- [Extract to read]:
....

Main Content

Integrate YOLO v2 Vehicle Detector System on SoC

This example shows how to simulate a you-only-look-once (YOLO) vehicle detector in Simulink® and verify the functionality of the application in MATLAB®. The end-to-end application includes preprocessing of input images, a YOLO v2 vehicle detection network, and postprocessing of the images to overlay detection results.

This YOLO v2 vehicle detection application has three main modules. The preprocessing module accepts the input frame and performs image resizing and normalization. The YOLO v2 vehicle detection network is a feature extraction network followed by a detection network. The combined network module consumes the preprocessed data and returns bounding boxes. The postprocessing module identifies the strongest bounding boxes and overlays the bounding boxes on the input images. The diagram shows the vehicle detection process.

The preprocessing subsystem and deep learning (DL) IP core are designed for deployment to an FPGA, which is also referred to as programmable logic (PL). The postprocessing subsystem is designed for deployment to an ARM™ processor, which is also referred to as processing system (PS). To deploy the vehicle detector, see YOLO v2 Vehicle Detector with Live Camera Input on Zynq-Based Hardware. This example shows how to model the preprocessing module, DL IP handshaking logic and network execution, and the postprocessing module.

Download Camera Data and Network

This example uses PandasetCameraData.mp4, that contains video from the Pandaset data set, as the input video and either yolov2VehicleDetector32Layer.mat or yolov2VehicleDetector60Layer.mat as the DL network. These files are approximately 47 MB and 2 MB in size. Download the .zip file from Mathworks support website and unzip the downloaded file.

PandasetZipFile = matlab.internal.examples.downloadSupportFile('visionhdl','');
[outputFolder,~,~] = fileparts(PandasetZipFile);
pandasetVideoFile = fullfile(outputFolder,'PandasetCameraData');

Explore Vehicle Detector

The vehicle detector model contains these parts:

  • Source — Selects the input image from Pandaset.

  • Conversion — Converts the input frame into an RGB pixel stream.

  • Pixel Stream Preprocessing — Preprocesses the input frame and writes it to memory. This part of the algorithm is designed for deploying to the FPGA.

  • Deep Learning IP Core — Models the DL processor to calculate activations on the input frame and writes the output to memory.

  • Conversion — Converts the input RGB pixel stream to frames for overlaying bounding boxes.

....

- [Data extract]:
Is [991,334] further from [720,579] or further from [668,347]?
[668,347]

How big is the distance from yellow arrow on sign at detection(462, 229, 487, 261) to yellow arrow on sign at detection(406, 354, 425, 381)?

....

- [Tasks to carry out]:
1. In the YOLO v2 vehicle detector example, print the passage from "Explore Vehicle Detector" to "RGB pixel stream.".
2. According to the YOLO v2 vehicle detector example, why does the second Conversion part, the one that "Converts the input RGB pixel stream to frames", perform that conversion? Answer in one to three sentences.

- [Results in order]:
1.
Explore Vehicle Detector

The vehicle detector model contains these parts:

  • Source — Selects the input image from Pandaset.

  • Conversion — Converts the input frame into an RGB pixel stream.

2. It converts the RGB pixel stream into frames so that the bounding boxes can be overlaid on them.